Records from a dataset
>> begin

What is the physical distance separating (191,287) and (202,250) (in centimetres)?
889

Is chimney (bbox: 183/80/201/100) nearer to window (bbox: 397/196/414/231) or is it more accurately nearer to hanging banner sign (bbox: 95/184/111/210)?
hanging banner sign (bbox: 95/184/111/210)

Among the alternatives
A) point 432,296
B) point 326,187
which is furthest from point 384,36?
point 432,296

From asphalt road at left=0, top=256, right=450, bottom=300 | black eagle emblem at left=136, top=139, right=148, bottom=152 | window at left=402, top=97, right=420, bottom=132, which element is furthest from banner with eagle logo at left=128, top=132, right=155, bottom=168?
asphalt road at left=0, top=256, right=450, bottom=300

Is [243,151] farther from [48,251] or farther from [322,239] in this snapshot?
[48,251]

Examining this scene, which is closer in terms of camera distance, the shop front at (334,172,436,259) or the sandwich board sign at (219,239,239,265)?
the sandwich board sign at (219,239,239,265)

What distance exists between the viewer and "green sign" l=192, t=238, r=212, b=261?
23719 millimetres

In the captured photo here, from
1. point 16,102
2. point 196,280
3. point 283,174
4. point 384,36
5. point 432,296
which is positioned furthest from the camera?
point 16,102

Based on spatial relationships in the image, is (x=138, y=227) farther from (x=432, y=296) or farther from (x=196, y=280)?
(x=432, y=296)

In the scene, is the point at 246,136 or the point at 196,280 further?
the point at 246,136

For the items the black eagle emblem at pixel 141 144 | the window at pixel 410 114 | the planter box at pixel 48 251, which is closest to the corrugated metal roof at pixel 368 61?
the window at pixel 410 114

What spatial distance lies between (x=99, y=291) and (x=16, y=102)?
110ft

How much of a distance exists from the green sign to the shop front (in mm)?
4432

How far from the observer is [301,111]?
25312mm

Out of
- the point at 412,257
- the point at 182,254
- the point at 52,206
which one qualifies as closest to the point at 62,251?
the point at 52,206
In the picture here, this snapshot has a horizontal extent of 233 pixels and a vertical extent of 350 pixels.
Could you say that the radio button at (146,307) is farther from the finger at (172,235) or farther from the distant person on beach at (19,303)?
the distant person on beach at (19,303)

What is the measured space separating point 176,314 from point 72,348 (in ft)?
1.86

>> end

§ TASK BRIEF
Convert the data from the line containing "What is the measured" through the last line into a Markdown table with two columns, Row and Data line. Number each row and omit blank lines.

§ THE RESULT
| Row | Data line |
|---|---|
| 1 | What is the measured space separating point 176,314 from point 72,348 (in ft)? |
| 2 | 1.86 |